--- EXERCISE OBJECTIVE ---
Quote every one of the records below word for word, leaving out the pictures.

Image and text data from the web
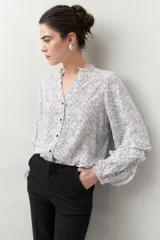 Camisa de manga larga estampada en azul y blanco, confeccionada en viscosa, con cuello mao con pequeño volado y mangas con leve volumen.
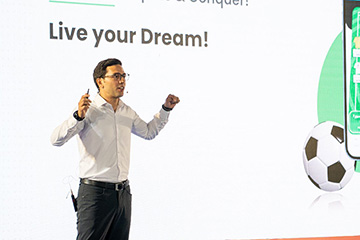 A man in a white dress shirt and slacks stands with arms half-outstretched under the words, "Live your Dream" with a soccer ball on the right edge of the image.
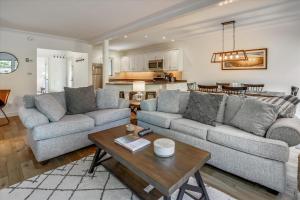 a living room with two couches and a table at Topnotch Retreat in Stowe Fork
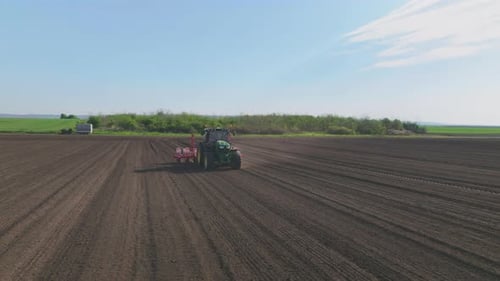 Tractor Tilling Field on Sunny Day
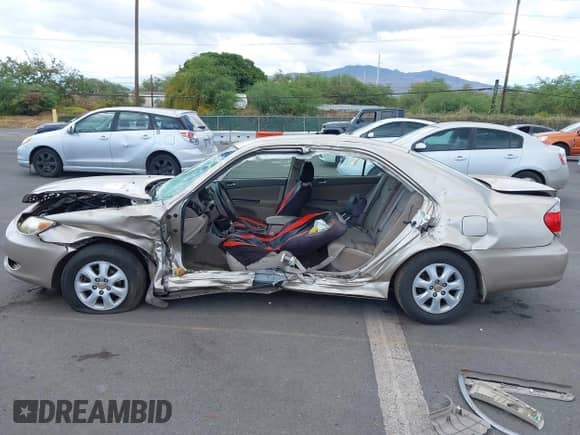 2005 Toyota Camry LE with VIN JTDBF30K150158395, listed as a IAAI auction lot 42998789 with Not provided miles and . Bid and sale history available at DreamBid. Image 14.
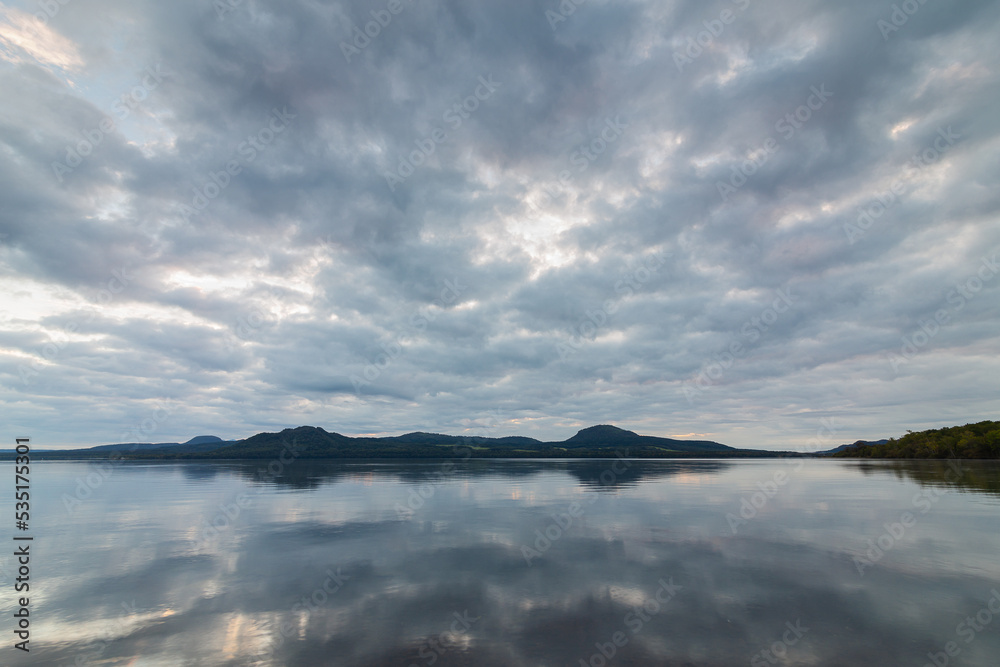 灰色の曇り空を湖面に反射する静かな湖。北海道の屈斜路湖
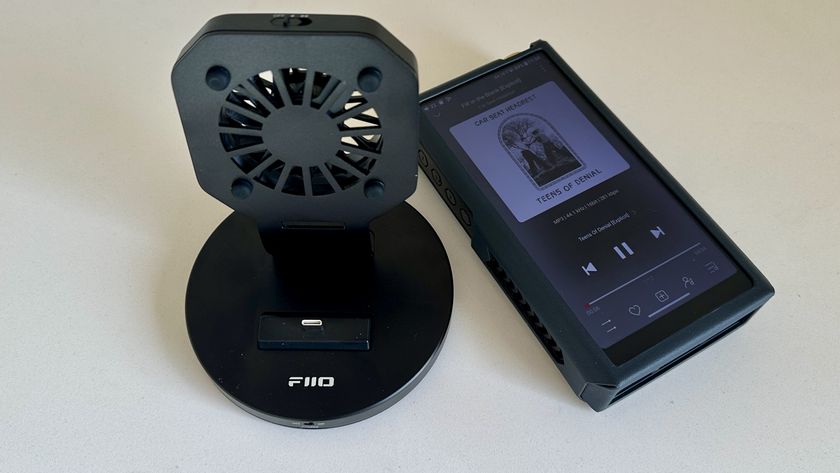 The FiiO M27 player with screen and dial showing, and content on the screen, on beige or yellow background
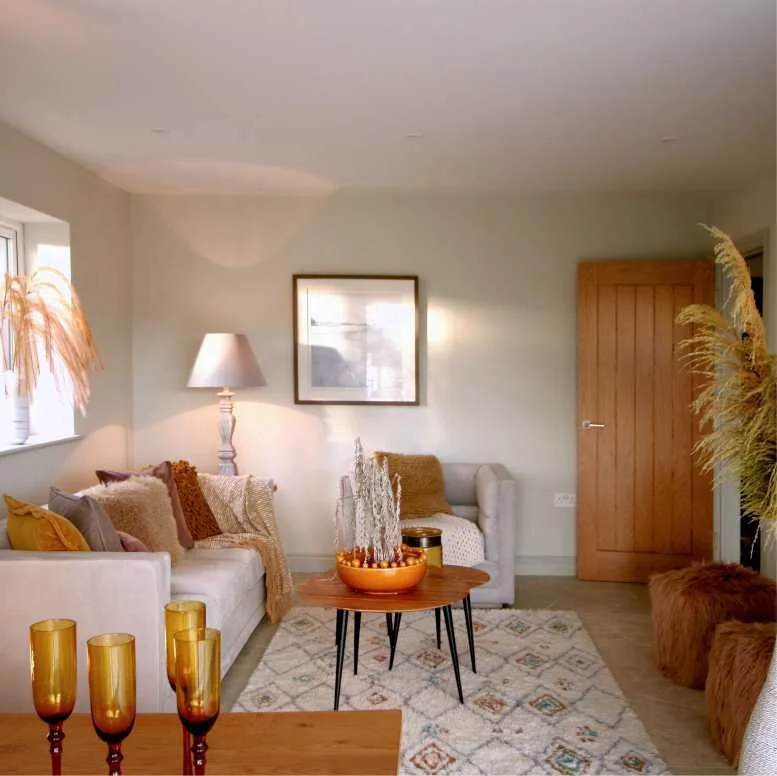 A neutral and beige lounge with lots of textured accessories in brown, ochre and yellow.  Real grasses, patterned rug and lots of cushions in wool, faux fur, velvet and cotton are on the three seater sofa and a chair.  Two poufs complete the scene
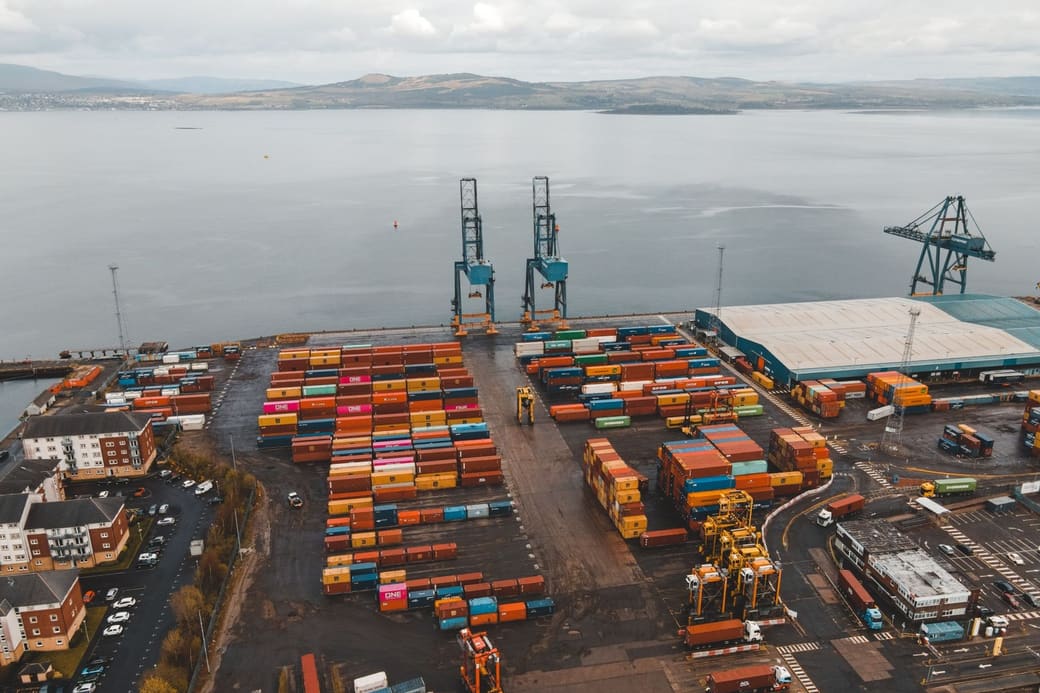 An aerial view of a container port on a wide estuary, with stacked containers, quay cranes and hills beyond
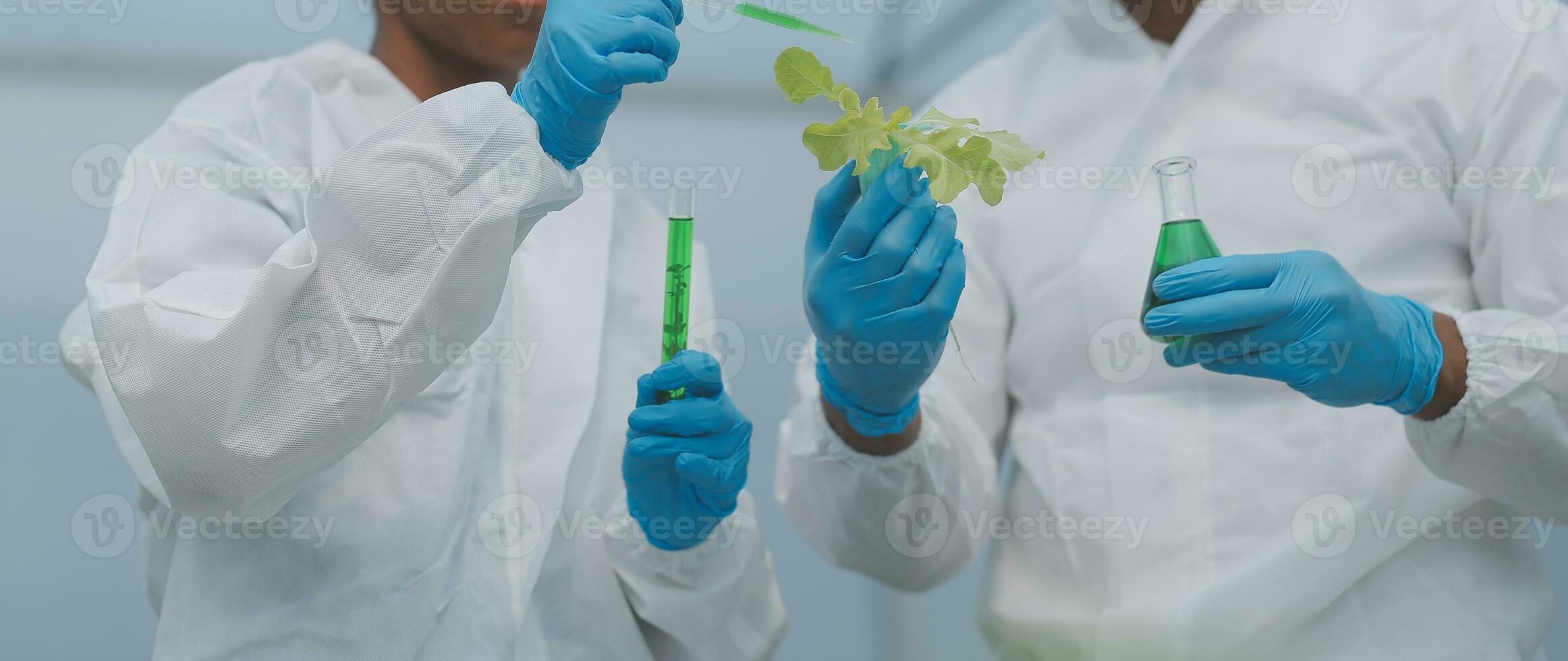 Mens en vrouw gebruik een test buis en een pipet terwijl werken in een serre. foto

--- RESPONSE ---
 Camisa de manga larga estampada en azul y blanco, confeccionada en viscosa, con cuello mao con pequeño volado y mangas con leve volumen.
 A man in a white dress shirt and slacks stands with arms half-outstretched under the words, "Live your Dream" with a soccer ball on the right edge of the image.
 a living room with two couches and a table at Topnotch Retreat in Stowe Fork
 Tractor Tilling Field on Sunny Day
 2005 Toyota Camry LE with VIN JTDBF30K150158395, listed as a IAAI auction lot 42998789 with Not provided miles and . Bid and sale history available at DreamBid. Image 14.
 灰色の曇り空を湖面に反射する静かな湖。北海道の屈斜路湖
 The FiiO M27 player with screen and dial showing, and content on the screen, on beige or yellow background
 A neutral and beige lounge with lots of textured accessories in brown, ochre and yellow.  Real grasses, patterned rug and lots of cushions in wool, faux fur, velvet and cotton are on the three seater sofa and a chair.  Two poufs complete the scene
 An aerial view of a container port on a wide estuary, with stacked containers, quay cranes and hills beyond
 Mens en vrouw gebruik een test buis en een pipet terwijl werken in een serre. foto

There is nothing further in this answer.